===== Given data

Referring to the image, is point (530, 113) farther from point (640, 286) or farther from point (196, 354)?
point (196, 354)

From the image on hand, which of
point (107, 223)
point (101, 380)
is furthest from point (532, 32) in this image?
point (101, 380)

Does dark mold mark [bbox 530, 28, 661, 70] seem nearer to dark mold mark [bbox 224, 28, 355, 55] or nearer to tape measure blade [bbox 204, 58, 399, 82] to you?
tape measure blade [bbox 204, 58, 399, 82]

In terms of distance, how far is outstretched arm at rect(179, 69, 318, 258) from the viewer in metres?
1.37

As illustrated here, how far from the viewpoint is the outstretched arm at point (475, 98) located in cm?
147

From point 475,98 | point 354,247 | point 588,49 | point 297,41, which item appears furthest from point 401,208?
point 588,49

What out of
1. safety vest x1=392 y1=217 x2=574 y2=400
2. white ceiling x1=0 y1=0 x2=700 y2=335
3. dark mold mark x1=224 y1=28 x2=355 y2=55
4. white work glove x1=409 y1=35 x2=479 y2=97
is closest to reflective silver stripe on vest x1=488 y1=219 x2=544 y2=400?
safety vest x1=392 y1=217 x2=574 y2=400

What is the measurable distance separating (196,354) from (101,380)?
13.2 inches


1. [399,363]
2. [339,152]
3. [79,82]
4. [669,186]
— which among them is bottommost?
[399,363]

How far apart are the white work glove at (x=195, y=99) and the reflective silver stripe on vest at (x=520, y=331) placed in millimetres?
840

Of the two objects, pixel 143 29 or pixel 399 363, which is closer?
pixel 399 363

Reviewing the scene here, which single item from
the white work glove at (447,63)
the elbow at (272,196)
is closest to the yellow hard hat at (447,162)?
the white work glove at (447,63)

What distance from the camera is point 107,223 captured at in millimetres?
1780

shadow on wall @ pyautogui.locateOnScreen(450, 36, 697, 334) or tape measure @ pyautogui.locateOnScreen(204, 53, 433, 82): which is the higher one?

==========

■ **Work to be completed**: Echo the lines of the records starting at the one that contains "1. [399,363]" and ending at the end of the records, including both ends.

■ **Response for this exercise**:
1. [399,363]
2. [339,152]
3. [79,82]
4. [669,186]
— which among them is bottommost?
[399,363]

How far apart are the white work glove at (x=195, y=99) and the reflective silver stripe on vest at (x=520, y=331) placed in millimetres?
840

Of the two objects, pixel 143 29 or pixel 399 363, which is closer?
pixel 399 363

Reviewing the scene here, which single item from
the white work glove at (447,63)
the elbow at (272,196)
is closest to the yellow hard hat at (447,162)?
the white work glove at (447,63)

What distance from the camera is point 107,223 captured at in millimetres?
1780

shadow on wall @ pyautogui.locateOnScreen(450, 36, 697, 334) or tape measure @ pyautogui.locateOnScreen(204, 53, 433, 82): which is the higher one?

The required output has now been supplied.